私は閉じていた瞼をゆっくりと開いた。灰色の石造りの天井が見えた。いつの間にか眠り込んでしまっていたようだ。
隣に寝かされていた我が子が泣いていた。私は急いで母乳を与える。
今手元にいるのは私と同じプラチナブロンドの髪、マクシミリアンと同じ赤い瞳。先に生まれた弟で、名をカミュスヤーナという。
私が産んだのは双子だった。後から生まれた兄は、マクシミリアンと同じ金色の髪、私と同じ金色の瞳で、名をエンダーンといった。彼は今ここには居ない。たぶん、マクシミリアンに会いに行っているのだろう。
おしめを替えると、カミュスヤーナはすやすやと寝始めた。
カミュスヤーナは、必要なこと以外は本当に泣かない子だった。ぐずるということがない。基本はとても機嫌よく、その赤い眼で私を見ていることが多かった。赤子らしくないと言えば、らしくない。寝付きもよく、あやすとすぐにすやすやと眠りについた。
エンダーンは、とにかくなかなか寝ない子だった。あやしてもいつまでもぐずぐずしていて、機嫌のいいことの方が少ない。自然と、エンダーンを眠らせるのに、マクシミリアンの術に頼るようになり、それからはマクシミリアンがエンダーンの世話をしてくれることが多くなった。
子を産んでから、マクシミリアンが私の元に来ることは極端に減った。
私が双子の世話で余裕がないというのもある。
1週間に1度は、病の発症を抑えるため、私の血を摂取していく。その際子どもは侍女たちが見てくれている。でも、それほど長い時間は取れない。子を産む前の2人の濃密な時間は持てなくなっていた。
彼も、私のことを思ってか、そのことに意見を差し挟むことはなく、私が謝ると気にしなくていいと頭を撫でてくれる。
私は子どもへの授乳で、細切れにしか寝られなくなった。侍女を借り交代で、子どもたちの世話をしている。だが、侍女たちは出産を経験していない若い人(といっても私とそれほど年齢は変わらないかそれより上の人)たちばかりで、どの侍女もおっかなびっくり子どもたちに対応している。出産時には、いてくれた女医と産婆は、既にこの地を離れてしまった。やはり、女医と産婆を求める者は多くいるようで、求めに応じて出ていってしまったのだ。

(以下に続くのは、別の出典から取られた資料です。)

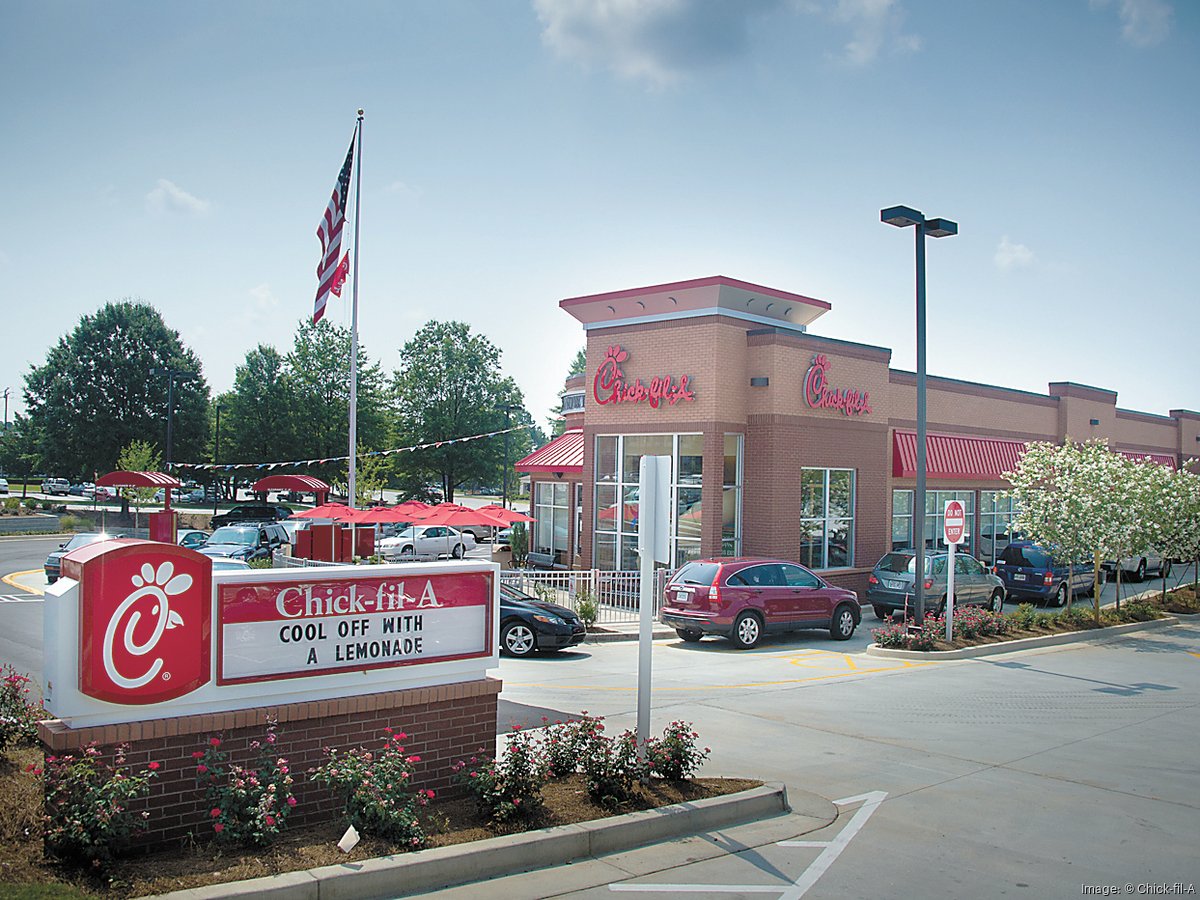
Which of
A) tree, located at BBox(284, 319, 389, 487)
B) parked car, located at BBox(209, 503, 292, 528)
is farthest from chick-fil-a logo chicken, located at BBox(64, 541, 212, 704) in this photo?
tree, located at BBox(284, 319, 389, 487)

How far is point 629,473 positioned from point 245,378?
50248 millimetres

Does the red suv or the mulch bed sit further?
the red suv

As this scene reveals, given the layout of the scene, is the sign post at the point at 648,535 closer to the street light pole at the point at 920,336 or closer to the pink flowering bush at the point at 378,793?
the pink flowering bush at the point at 378,793

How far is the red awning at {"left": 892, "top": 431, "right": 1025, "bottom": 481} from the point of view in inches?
1064

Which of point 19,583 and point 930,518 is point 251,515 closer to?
point 19,583

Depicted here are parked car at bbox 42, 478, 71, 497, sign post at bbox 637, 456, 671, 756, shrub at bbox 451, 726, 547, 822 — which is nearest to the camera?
shrub at bbox 451, 726, 547, 822

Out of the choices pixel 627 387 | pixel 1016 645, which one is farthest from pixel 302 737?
pixel 627 387

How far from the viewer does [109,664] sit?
19.5 ft

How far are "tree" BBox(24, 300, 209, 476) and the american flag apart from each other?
4502 cm

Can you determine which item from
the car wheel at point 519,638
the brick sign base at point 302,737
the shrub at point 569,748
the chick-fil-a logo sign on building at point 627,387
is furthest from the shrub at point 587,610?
the brick sign base at point 302,737

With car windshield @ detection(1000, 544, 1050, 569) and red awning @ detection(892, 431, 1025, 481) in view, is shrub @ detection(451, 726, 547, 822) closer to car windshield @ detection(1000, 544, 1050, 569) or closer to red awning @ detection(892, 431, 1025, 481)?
car windshield @ detection(1000, 544, 1050, 569)

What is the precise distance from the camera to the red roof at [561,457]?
28.9 m

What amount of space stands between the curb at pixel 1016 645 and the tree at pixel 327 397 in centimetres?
4990

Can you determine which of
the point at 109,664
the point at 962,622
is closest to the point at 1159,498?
the point at 962,622
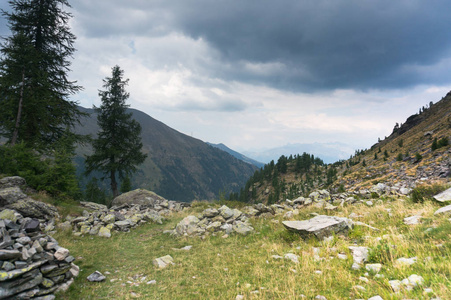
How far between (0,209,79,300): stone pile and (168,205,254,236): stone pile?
257 inches

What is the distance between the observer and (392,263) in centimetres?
515

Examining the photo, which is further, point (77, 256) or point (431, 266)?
point (77, 256)

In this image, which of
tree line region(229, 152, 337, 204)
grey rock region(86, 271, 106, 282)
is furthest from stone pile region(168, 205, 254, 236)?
tree line region(229, 152, 337, 204)

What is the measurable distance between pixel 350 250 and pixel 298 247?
192 cm

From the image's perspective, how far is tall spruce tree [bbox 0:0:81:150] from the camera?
1828 cm

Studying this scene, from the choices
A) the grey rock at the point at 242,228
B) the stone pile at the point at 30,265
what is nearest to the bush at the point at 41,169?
the stone pile at the point at 30,265

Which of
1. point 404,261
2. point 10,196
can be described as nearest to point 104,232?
point 10,196

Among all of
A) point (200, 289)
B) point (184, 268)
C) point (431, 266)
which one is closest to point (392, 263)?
point (431, 266)

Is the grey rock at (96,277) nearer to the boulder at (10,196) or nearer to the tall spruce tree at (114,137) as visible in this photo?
the boulder at (10,196)

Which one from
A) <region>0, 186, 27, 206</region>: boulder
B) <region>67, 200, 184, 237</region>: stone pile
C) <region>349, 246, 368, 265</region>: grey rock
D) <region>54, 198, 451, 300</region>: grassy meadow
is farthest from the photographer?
<region>67, 200, 184, 237</region>: stone pile

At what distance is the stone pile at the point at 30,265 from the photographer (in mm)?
5195

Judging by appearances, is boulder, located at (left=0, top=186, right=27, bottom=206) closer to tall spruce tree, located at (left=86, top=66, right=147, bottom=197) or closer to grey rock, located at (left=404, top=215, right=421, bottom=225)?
tall spruce tree, located at (left=86, top=66, right=147, bottom=197)

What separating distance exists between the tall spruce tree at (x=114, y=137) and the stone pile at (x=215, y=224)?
1954 cm

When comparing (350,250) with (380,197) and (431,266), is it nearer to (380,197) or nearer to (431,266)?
(431,266)
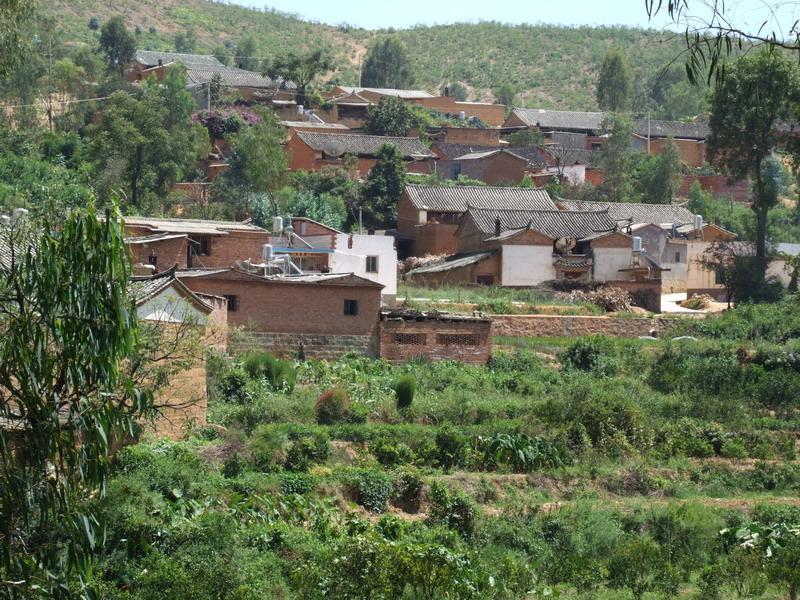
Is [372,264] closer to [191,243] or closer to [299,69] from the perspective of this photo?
[191,243]

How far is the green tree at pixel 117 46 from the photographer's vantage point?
76.2 meters

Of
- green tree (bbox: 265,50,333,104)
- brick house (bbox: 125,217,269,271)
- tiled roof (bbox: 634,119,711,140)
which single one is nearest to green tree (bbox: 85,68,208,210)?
brick house (bbox: 125,217,269,271)

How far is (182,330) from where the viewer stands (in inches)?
894

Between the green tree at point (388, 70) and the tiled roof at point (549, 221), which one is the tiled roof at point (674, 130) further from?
the tiled roof at point (549, 221)

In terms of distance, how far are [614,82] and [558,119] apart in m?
13.9

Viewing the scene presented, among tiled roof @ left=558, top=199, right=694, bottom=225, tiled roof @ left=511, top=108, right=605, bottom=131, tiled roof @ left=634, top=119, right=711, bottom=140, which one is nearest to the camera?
tiled roof @ left=558, top=199, right=694, bottom=225

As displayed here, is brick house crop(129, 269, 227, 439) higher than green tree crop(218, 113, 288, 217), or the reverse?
green tree crop(218, 113, 288, 217)

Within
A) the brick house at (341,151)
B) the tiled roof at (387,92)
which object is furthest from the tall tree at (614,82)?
the brick house at (341,151)

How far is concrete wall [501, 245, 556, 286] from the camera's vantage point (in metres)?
46.0

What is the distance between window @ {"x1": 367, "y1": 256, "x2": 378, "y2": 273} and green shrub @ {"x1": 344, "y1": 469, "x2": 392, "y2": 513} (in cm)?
1724

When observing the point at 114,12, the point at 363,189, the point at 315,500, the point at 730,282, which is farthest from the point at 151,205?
the point at 114,12

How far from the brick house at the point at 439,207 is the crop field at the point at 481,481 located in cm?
1595

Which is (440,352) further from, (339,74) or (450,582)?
(339,74)

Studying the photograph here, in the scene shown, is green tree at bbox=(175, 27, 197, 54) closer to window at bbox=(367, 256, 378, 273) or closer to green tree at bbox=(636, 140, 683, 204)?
green tree at bbox=(636, 140, 683, 204)
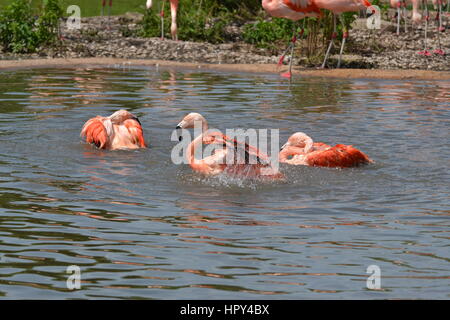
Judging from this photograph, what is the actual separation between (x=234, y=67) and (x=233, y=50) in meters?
2.05

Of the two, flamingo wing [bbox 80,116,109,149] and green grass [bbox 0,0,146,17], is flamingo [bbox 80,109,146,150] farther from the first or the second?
green grass [bbox 0,0,146,17]

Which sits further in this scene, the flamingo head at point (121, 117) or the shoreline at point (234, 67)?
the shoreline at point (234, 67)

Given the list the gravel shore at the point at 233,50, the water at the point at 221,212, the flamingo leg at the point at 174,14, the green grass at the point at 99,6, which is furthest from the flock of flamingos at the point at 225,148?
the green grass at the point at 99,6

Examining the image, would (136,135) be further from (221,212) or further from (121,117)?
(221,212)

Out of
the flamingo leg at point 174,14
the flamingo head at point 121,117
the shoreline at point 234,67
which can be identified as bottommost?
the flamingo head at point 121,117

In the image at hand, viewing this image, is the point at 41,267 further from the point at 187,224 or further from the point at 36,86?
the point at 36,86

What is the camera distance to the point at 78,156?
9383 mm

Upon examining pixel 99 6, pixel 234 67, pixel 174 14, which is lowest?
pixel 234 67

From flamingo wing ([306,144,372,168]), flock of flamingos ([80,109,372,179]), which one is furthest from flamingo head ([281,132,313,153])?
flamingo wing ([306,144,372,168])

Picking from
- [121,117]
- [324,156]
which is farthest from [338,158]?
[121,117]

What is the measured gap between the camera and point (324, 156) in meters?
8.92

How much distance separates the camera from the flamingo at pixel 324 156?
350 inches

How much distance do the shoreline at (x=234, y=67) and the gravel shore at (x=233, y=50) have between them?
53 cm

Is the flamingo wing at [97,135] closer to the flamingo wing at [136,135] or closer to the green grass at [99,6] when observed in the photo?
the flamingo wing at [136,135]
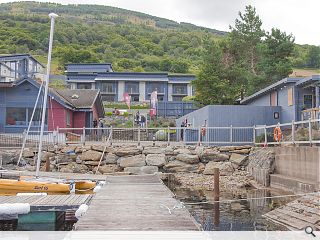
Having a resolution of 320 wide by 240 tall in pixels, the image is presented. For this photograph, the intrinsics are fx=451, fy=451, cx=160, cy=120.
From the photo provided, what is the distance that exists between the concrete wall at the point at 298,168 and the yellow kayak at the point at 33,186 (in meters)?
9.11

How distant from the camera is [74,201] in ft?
44.8

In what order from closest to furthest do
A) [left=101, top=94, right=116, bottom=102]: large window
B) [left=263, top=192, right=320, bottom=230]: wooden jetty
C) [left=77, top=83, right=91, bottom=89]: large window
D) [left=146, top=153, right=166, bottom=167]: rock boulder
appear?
[left=263, top=192, right=320, bottom=230]: wooden jetty
[left=146, top=153, right=166, bottom=167]: rock boulder
[left=101, top=94, right=116, bottom=102]: large window
[left=77, top=83, right=91, bottom=89]: large window

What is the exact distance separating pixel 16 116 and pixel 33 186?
18768 mm

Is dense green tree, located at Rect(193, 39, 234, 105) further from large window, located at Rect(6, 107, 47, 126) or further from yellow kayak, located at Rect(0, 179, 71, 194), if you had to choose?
yellow kayak, located at Rect(0, 179, 71, 194)

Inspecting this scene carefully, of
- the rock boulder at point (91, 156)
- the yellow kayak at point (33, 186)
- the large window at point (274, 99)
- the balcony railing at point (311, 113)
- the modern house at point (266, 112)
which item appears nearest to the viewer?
the yellow kayak at point (33, 186)

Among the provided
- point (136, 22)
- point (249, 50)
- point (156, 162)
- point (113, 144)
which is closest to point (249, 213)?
point (156, 162)

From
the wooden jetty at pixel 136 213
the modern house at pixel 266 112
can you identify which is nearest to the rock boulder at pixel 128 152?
the modern house at pixel 266 112

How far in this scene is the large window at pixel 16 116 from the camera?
3531 centimetres

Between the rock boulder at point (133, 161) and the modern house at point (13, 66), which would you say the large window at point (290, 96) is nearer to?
the rock boulder at point (133, 161)

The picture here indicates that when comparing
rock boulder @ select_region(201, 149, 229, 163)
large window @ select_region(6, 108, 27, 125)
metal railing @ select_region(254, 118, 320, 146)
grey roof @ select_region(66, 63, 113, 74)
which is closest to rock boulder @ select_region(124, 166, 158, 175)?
rock boulder @ select_region(201, 149, 229, 163)

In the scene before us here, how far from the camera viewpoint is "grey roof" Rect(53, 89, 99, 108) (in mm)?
39188

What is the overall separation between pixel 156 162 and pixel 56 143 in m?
6.68

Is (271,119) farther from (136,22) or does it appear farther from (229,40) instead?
(136,22)

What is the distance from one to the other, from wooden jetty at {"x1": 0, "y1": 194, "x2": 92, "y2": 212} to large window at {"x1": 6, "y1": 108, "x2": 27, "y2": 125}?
847 inches
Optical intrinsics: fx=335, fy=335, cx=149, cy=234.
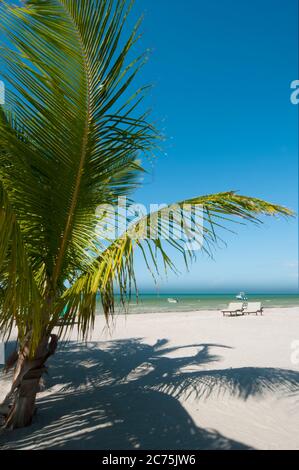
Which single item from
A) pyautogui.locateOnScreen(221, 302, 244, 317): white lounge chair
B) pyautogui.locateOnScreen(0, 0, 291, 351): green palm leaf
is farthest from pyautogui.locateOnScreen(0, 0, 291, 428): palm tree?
pyautogui.locateOnScreen(221, 302, 244, 317): white lounge chair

マクシミリアンは子どもたちについて何も言わないが、私はふとした瞬間に、魔人にとって、双子が忌み子であることを考えている。
彼と読み漁った本について、あの日に話し合ったこと。
魔力量の多さと魔人としての強さが比例する世界では、双子の場合、一人がもつ魔力量を2つに分けてしまい、子一人一人が持つ魔力量が少なくなり、その子は魔人として弱い子になり、生きていけない。そのため、双子の弟は兄に捕食される。双子は一人になる。
つまり、カミュスヤーナはいつかエンダーンに捕食される。
魔王継承時に、マクシミリアンが前魔王オーレリアンを捕食したように。
ぐうっと押し寄せてきた吐き気を逃がそうと、カミュスヤーナを起こさないように咳をする。今は何もないけれど、エンダーンが私の元を離れるのが多いのも、それが関連しているのかもしれない。もしかしたら、マクシミリアンが何か考えているのかもしれない。でも、怖くて聞けない。私の考えを彼の声で肯定されたくない。私はもちろん、カミュスヤーナにも、エンダーンにも生きていてほしい。どちらかを犠牲にして、片方を生かすなど、考えたくもない。
マクシミリアンとの会話は、今は必要最低限となっていて、夜も一緒には寝ていない。このままではいけないと分かっている。だが、少しでも時間があるなら、私は休む時間に使いたいと思ってしまう。彼の心配する言葉に甘えてしまう。
なぜ、こうなってしまったのだろう。私は彼を助けたいと思って、ここに来ることにしたはずなのに。
彼が私を見つめる眼差しが、まだ優しく、冷たいものでないことだけが、救いと言える。
私が天仕であり、彼は魔人。考えが違うのが当然なのは分かっているけど、私はカミュスヤーナをエンダーンに捕食させたくはなかった。どちらも大切な私の子どもだ。失いたくはない。
出産に伴って失った体力はほとんど戻った。産後の悪露も無くなって大分経つ。
そろそろ、私は決断しなくてはならないようだ。
エンダーンがカミュスヤーナを捕食するのを黙って見逃すか、カミュスヤーナをこことは別のところへ逃がすのかを。